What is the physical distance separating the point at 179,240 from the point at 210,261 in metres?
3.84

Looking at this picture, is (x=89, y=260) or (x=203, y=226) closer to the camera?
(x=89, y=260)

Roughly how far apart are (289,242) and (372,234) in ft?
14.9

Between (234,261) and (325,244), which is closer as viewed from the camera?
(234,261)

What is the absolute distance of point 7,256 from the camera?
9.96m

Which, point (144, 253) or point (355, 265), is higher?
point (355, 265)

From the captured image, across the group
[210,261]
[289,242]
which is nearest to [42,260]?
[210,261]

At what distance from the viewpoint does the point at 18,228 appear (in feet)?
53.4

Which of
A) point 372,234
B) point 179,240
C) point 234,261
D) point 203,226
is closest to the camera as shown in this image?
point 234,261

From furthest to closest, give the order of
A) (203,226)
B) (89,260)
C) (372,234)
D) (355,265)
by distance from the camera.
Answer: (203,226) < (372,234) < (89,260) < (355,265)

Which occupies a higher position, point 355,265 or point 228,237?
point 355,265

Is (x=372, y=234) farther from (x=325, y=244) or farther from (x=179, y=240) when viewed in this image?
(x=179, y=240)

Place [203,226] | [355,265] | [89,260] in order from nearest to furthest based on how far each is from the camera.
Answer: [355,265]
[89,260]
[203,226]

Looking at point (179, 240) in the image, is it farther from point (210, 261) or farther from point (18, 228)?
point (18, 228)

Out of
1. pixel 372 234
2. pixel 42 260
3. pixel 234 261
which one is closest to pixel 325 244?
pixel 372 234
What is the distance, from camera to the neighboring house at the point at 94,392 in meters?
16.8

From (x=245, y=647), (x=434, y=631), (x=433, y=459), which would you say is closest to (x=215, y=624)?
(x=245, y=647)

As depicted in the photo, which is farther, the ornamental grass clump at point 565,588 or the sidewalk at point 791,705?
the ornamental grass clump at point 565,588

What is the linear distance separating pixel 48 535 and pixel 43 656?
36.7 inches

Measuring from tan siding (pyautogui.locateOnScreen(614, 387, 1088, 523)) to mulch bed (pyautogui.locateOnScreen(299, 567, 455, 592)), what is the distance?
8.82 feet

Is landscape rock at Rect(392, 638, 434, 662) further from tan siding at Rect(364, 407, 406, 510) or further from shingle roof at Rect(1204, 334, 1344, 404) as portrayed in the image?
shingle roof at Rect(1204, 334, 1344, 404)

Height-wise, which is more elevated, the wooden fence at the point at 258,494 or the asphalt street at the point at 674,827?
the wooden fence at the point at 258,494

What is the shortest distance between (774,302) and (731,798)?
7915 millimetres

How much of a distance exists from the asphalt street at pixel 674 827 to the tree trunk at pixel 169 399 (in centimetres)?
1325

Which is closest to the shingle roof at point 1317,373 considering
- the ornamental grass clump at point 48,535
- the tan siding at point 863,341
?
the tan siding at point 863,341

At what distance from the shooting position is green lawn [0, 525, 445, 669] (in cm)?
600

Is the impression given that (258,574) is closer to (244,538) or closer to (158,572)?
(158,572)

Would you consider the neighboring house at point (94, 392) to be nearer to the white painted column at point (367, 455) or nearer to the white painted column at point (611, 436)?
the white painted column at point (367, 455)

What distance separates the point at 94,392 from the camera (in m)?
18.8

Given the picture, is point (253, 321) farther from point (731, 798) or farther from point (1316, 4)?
◆ ◆ ◆ ◆
▶ Directive: Copy every one of the entries above line for line, with no changes to their wording.

▶ Response to this exercise:
What is the physical distance separating the point at 179,240 from the point at 210,261 in metres?
3.84

Looking at this picture, is (x=89, y=260) or (x=203, y=226) closer to the camera?
(x=89, y=260)

Roughly how far apart are (289,242) and (372,234) in ft?
14.9

Between (234,261) and (325,244), which is closer as viewed from the camera?
(234,261)

What is the absolute distance of point 7,256 from the camera?
9.96m

Which, point (144, 253) or point (355, 265), is higher?
point (355, 265)

From the captured image, across the group
[210,261]
[289,242]
which is nearest to [42,260]?
[210,261]

At what distance from the viewpoint does the point at 18,228 appear (in feet)?
53.4

Which of
A) point 372,234
B) point 179,240
C) point 234,261
D) point 203,226
is closest to the camera as shown in this image?
point 234,261

From furthest to closest, give the order of
A) (203,226)
B) (89,260)
C) (372,234)
D) (355,265)
by distance from the camera.
Answer: (203,226) < (372,234) < (89,260) < (355,265)

Which occupies a higher position, point 355,265 or point 228,237?
point 355,265

Is (x=372, y=234) farther from (x=325, y=244) or farther from (x=179, y=240) when viewed in this image?
(x=179, y=240)

Place [203,226] | [355,265] | [89,260] in order from nearest to furthest based on how far each is from the camera.
Answer: [355,265]
[89,260]
[203,226]

Looking at point (179, 240) in the image, is it farther from point (210, 261) or farther from point (18, 228)?
point (18, 228)

Out of
1. pixel 372 234
2. pixel 42 260
3. pixel 234 261
which one is closest to pixel 325 244?
pixel 372 234
What is the distance, from camera to the neighboring house at the point at 94,392 in meters?
16.8

From (x=245, y=647), (x=434, y=631), (x=433, y=459), which would you say is closest to (x=215, y=624)?
(x=245, y=647)

As depicted in the photo, which is farther, the ornamental grass clump at point 565,588 or the sidewalk at point 791,705?
the ornamental grass clump at point 565,588

What is the linear distance separating pixel 48 535 and pixel 43 656?
36.7 inches

Measuring from tan siding (pyautogui.locateOnScreen(614, 387, 1088, 523)) to mulch bed (pyautogui.locateOnScreen(299, 567, 455, 592)), what is the distance?
8.82 feet

Is landscape rock at Rect(392, 638, 434, 662) further from tan siding at Rect(364, 407, 406, 510) or further from shingle roof at Rect(1204, 334, 1344, 404) as portrayed in the image?
shingle roof at Rect(1204, 334, 1344, 404)

Height-wise, which is more elevated, the wooden fence at the point at 258,494 or the asphalt street at the point at 674,827?
the wooden fence at the point at 258,494

What is the shortest distance between (774,302) and (731,798)?
7915 millimetres

How much of a distance exists from the asphalt street at pixel 674 827 to the tree trunk at pixel 169 399 (in centimetres)?
1325

Which is closest to the shingle roof at point 1317,373 considering
- the ornamental grass clump at point 48,535
- the tan siding at point 863,341
?
the tan siding at point 863,341

At what distance from the shooting position is green lawn [0, 525, 445, 669] (in cm)?
600

Is the impression given that (258,574) is closer to (244,538) or closer to (158,572)?
(158,572)

Would you consider the neighboring house at point (94, 392) to be nearer to the white painted column at point (367, 455) or nearer to the white painted column at point (611, 436)?
the white painted column at point (367, 455)

What distance separates the point at 94,392 from the camera (in m)?
18.8

Given the picture, is point (253, 321) farther from point (731, 798) or farther from point (1316, 4)?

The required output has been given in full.